SUPPLIED RECORDS
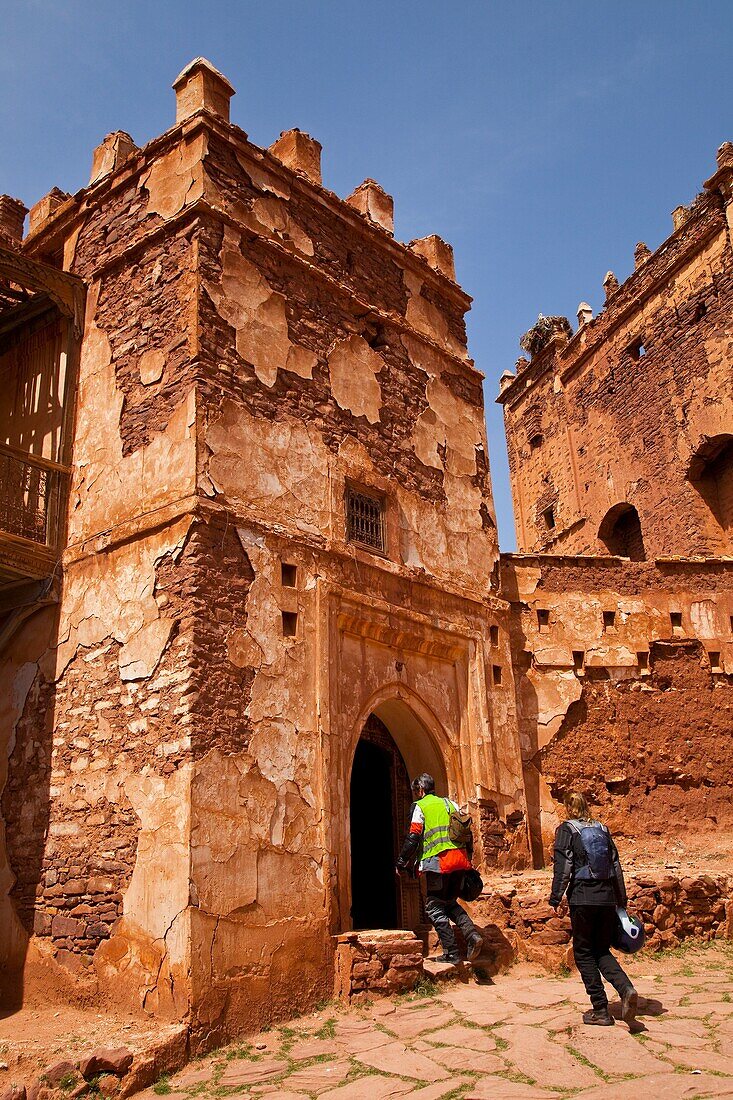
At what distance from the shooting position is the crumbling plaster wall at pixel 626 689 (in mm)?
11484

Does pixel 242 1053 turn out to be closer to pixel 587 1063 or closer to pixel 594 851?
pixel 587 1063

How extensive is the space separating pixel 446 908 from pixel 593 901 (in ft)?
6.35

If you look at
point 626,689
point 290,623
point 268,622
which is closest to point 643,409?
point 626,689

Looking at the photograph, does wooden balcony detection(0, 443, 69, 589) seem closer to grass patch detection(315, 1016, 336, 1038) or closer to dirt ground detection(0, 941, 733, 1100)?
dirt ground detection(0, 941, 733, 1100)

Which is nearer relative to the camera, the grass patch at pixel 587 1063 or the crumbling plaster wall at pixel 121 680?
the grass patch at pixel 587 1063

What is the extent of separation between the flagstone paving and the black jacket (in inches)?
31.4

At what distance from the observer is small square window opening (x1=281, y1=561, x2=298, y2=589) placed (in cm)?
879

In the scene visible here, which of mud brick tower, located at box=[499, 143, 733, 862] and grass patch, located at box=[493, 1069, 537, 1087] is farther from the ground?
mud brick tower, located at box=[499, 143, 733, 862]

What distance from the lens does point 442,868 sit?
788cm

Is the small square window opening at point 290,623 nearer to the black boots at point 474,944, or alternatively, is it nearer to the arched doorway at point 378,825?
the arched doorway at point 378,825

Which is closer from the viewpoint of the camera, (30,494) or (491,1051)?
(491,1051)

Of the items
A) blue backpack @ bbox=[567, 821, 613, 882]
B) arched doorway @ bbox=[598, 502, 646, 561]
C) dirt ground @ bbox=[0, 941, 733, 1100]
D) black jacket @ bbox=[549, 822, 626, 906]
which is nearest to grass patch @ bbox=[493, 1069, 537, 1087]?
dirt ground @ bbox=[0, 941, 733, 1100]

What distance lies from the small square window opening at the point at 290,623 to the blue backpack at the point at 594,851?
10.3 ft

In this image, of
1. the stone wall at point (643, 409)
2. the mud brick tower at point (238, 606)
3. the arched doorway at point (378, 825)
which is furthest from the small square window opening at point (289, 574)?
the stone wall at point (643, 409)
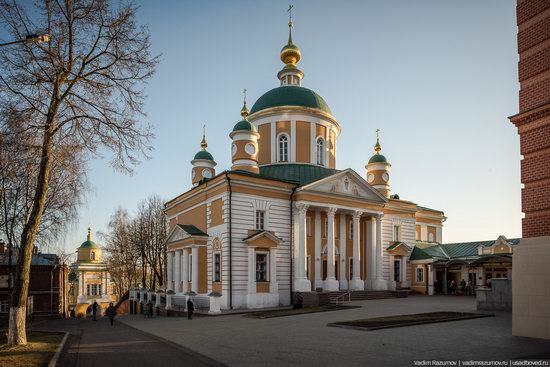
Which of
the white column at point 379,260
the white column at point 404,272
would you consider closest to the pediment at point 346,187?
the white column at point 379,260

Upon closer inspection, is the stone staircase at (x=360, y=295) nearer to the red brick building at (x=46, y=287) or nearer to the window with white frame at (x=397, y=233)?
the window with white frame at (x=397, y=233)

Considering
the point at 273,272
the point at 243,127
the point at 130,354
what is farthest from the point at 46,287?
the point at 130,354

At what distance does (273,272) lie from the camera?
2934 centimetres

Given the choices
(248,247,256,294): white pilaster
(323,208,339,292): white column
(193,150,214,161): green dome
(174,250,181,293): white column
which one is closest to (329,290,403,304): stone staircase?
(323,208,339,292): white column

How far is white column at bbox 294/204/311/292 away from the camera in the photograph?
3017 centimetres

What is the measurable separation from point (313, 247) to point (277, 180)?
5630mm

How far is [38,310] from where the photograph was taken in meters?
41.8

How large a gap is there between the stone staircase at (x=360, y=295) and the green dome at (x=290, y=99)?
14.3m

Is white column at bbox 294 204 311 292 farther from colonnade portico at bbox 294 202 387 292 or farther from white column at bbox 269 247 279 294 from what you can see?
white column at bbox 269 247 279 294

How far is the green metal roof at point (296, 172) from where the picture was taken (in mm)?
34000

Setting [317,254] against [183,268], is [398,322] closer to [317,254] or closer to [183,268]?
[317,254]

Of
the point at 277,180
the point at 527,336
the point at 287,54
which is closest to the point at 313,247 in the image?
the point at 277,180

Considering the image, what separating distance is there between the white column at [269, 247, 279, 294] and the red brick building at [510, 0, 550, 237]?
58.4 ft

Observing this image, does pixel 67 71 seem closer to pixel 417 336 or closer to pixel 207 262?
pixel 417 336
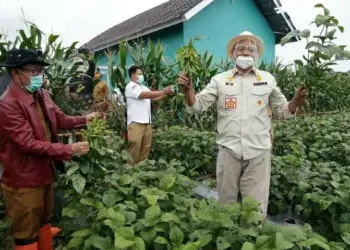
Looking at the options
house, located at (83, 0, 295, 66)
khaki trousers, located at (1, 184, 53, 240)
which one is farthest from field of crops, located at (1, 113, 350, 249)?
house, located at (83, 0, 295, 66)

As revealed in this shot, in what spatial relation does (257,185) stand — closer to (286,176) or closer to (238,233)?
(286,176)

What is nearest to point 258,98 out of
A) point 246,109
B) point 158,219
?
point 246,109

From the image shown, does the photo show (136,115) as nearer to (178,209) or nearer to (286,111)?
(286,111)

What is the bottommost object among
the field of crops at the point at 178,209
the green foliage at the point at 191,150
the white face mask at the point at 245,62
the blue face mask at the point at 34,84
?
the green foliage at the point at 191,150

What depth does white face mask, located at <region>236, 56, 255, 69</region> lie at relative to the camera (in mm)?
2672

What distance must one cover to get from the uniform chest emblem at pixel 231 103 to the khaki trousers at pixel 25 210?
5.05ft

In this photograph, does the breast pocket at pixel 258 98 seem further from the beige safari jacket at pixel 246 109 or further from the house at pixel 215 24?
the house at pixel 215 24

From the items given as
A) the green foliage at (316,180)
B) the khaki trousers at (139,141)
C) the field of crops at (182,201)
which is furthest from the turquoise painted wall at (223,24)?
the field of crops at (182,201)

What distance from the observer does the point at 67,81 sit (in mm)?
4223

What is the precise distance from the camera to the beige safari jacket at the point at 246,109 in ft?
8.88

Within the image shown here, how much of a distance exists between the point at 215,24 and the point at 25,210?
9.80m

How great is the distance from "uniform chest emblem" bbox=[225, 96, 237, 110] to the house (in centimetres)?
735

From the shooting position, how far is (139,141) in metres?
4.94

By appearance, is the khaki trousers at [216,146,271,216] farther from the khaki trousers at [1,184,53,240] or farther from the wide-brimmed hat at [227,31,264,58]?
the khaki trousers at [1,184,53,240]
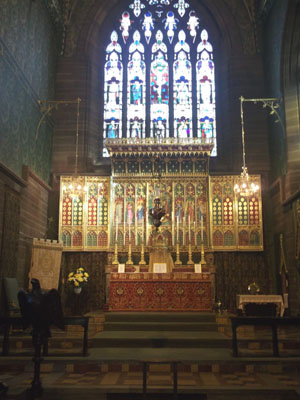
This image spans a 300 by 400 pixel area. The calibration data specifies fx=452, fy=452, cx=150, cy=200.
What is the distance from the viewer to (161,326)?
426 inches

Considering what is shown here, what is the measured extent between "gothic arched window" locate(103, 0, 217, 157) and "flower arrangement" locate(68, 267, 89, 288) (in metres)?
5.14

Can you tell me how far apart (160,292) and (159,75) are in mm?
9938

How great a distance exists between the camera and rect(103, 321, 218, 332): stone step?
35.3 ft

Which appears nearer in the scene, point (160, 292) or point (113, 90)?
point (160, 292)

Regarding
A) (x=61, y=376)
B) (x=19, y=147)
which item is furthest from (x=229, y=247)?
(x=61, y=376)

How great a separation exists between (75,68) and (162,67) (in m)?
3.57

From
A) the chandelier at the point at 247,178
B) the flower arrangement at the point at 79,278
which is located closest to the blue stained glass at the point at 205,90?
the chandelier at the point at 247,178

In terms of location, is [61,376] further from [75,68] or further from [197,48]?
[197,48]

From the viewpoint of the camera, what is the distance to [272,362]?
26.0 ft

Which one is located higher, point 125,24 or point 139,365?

* * *

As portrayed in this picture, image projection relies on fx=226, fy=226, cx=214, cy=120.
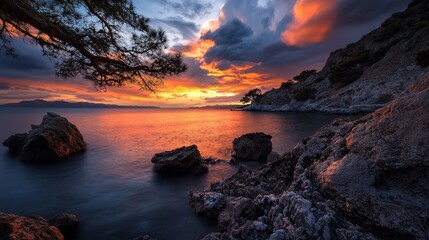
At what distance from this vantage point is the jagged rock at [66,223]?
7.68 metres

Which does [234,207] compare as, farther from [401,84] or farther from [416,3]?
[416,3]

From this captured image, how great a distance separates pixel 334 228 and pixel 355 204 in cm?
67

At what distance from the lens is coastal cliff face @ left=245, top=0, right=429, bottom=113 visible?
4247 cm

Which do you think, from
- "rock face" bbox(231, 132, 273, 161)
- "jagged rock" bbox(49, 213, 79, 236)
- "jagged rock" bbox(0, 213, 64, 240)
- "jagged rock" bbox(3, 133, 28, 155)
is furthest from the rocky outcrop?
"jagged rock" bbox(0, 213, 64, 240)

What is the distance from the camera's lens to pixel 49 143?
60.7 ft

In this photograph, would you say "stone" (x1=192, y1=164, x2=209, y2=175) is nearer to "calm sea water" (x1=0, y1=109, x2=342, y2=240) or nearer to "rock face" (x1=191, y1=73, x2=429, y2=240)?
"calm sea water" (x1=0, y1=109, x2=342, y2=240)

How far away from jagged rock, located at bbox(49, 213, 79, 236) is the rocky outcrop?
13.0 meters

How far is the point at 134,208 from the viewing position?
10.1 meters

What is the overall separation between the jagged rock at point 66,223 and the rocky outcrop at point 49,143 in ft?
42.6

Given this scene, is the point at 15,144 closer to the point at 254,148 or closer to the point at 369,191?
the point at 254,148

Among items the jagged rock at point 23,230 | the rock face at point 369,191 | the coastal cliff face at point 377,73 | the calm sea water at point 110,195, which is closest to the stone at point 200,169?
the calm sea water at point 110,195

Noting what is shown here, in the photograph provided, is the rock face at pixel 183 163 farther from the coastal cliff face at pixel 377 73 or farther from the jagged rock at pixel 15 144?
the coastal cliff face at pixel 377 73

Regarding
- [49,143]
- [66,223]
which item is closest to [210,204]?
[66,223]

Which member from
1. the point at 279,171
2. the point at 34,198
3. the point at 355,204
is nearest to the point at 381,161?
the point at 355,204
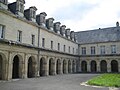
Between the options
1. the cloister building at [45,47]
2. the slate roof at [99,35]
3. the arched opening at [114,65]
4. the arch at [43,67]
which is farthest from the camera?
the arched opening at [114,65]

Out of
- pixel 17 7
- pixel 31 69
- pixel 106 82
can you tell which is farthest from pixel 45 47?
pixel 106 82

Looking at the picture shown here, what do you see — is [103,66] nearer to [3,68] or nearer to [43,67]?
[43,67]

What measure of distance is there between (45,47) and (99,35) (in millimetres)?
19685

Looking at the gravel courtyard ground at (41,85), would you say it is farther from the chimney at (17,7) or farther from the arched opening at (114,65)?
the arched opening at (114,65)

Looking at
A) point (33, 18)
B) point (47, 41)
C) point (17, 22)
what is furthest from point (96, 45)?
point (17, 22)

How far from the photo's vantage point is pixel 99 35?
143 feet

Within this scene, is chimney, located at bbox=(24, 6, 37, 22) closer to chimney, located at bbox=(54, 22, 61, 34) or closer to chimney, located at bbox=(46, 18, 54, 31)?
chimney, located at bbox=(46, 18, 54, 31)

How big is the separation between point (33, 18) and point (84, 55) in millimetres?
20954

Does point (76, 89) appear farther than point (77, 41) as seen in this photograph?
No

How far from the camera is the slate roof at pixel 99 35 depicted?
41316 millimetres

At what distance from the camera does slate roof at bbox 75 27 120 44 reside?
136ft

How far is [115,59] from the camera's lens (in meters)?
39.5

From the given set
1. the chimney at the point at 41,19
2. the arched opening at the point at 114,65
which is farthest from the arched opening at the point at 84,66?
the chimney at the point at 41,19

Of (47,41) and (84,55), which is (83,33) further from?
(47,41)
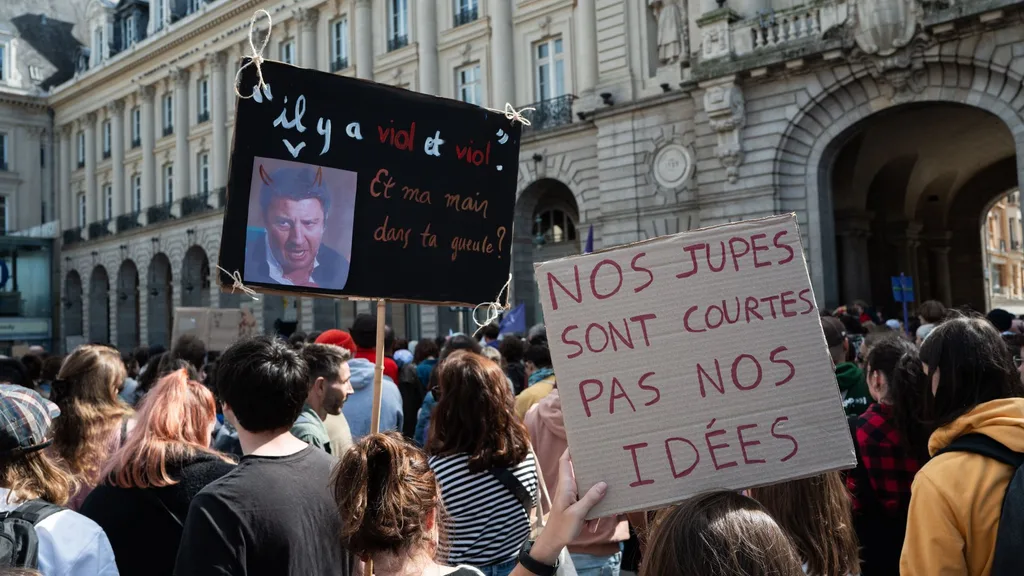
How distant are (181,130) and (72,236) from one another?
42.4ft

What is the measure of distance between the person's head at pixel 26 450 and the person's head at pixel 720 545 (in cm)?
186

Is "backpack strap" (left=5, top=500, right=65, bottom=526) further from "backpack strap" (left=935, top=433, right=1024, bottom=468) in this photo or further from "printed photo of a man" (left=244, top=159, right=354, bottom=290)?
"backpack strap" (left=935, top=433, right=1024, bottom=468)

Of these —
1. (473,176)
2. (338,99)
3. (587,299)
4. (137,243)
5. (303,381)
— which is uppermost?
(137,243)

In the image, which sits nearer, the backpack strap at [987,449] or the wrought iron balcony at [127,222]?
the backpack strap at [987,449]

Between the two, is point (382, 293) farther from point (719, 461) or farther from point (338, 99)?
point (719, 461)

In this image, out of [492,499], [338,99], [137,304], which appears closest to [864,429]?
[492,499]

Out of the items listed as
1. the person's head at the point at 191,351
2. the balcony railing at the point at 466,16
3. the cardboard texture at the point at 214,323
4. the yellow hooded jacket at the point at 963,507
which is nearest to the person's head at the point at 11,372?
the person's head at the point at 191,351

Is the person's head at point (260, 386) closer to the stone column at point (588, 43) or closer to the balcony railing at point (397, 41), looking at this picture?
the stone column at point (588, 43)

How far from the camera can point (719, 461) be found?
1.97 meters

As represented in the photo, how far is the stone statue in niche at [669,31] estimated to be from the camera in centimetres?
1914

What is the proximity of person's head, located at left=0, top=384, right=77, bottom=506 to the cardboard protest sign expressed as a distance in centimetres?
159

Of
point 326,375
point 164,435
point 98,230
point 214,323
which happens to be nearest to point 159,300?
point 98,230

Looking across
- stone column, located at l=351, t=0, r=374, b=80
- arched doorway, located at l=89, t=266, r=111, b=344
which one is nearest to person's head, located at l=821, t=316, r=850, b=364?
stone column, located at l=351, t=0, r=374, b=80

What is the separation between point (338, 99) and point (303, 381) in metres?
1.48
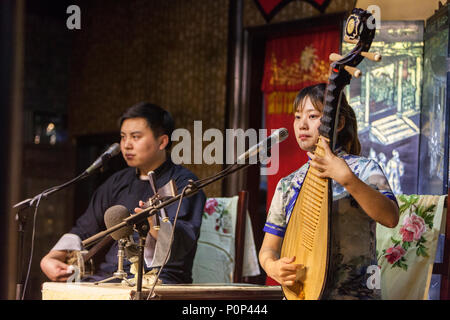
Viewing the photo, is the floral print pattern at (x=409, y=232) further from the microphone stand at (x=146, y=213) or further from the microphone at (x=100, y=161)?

--

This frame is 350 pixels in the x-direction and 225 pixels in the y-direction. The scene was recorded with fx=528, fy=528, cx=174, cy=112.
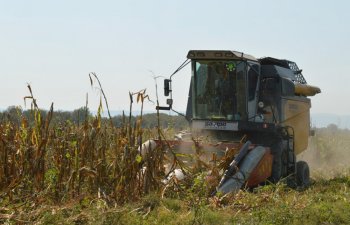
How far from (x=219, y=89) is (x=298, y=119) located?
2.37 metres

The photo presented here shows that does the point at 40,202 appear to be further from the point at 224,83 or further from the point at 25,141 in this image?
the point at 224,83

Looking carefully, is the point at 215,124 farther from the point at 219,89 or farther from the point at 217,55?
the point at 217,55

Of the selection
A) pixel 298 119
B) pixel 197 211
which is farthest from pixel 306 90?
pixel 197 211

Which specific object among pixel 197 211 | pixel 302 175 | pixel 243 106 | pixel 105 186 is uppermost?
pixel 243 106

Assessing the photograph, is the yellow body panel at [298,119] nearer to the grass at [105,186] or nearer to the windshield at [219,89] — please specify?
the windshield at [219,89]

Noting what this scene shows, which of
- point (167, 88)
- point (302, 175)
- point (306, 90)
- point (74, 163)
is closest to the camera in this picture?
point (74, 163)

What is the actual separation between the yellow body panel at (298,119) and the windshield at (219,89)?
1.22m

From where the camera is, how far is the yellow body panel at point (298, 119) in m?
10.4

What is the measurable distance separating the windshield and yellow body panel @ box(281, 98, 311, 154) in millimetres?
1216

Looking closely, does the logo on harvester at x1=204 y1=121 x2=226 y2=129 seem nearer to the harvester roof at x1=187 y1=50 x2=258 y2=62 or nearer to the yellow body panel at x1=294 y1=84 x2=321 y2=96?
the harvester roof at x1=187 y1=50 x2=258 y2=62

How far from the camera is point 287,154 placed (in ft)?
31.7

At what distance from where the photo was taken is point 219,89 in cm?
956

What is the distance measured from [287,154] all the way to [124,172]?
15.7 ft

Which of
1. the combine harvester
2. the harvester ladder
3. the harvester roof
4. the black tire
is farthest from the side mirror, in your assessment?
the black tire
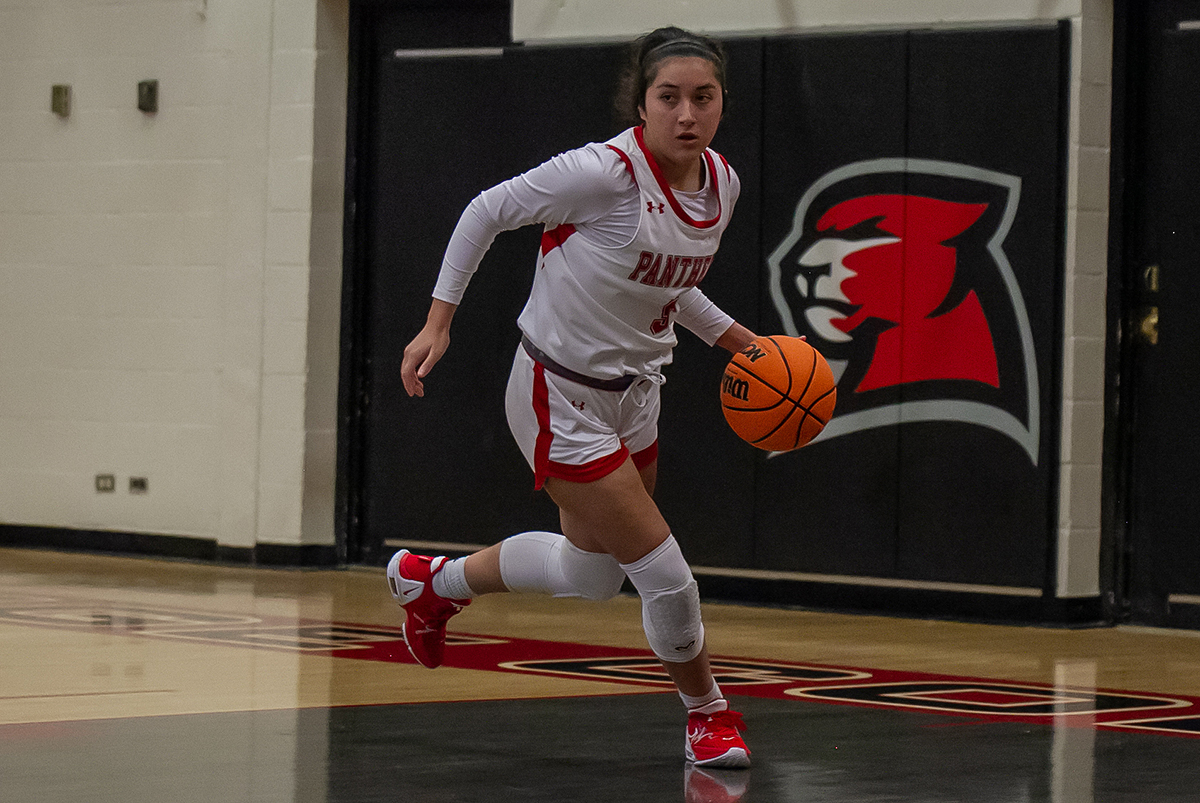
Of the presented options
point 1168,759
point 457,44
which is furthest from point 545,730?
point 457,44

STATED PROBLEM
Extract verbatim the stretch of records from the line that contains "In this image, of" through the line that contains "3017 centimetres", including both of those lines, and leave the pictures out of your answer.

SOLUTION TO THE EXERCISE
In this image, of
1. the stone wall at point (643, 409)
2. the mud brick tower at point (238, 606)
3. the arched doorway at point (378, 825)
which is furthest from the small square window opening at point (289, 574)?
the stone wall at point (643, 409)
Which of
the white column at point 379,260
the white column at point 404,272
would you consider closest to the pediment at point 346,187?
the white column at point 379,260

Upon closer inspection, is the stone staircase at (x=360, y=295) nearer to the red brick building at (x=46, y=287) or nearer to the window with white frame at (x=397, y=233)?
the window with white frame at (x=397, y=233)

Considering
the point at 273,272
the point at 243,127
the point at 130,354
what is farthest from the point at 46,287?
the point at 130,354

At what distance does (273,272) lie from the camera?
2934 centimetres

Given the choices
(248,247,256,294): white pilaster
(323,208,339,292): white column
(193,150,214,161): green dome
(174,250,181,293): white column
which one is closest to (329,290,403,304): stone staircase?
(323,208,339,292): white column

How far is white column at bbox 294/204/311/292 away from the camera in the photograph?
3017 centimetres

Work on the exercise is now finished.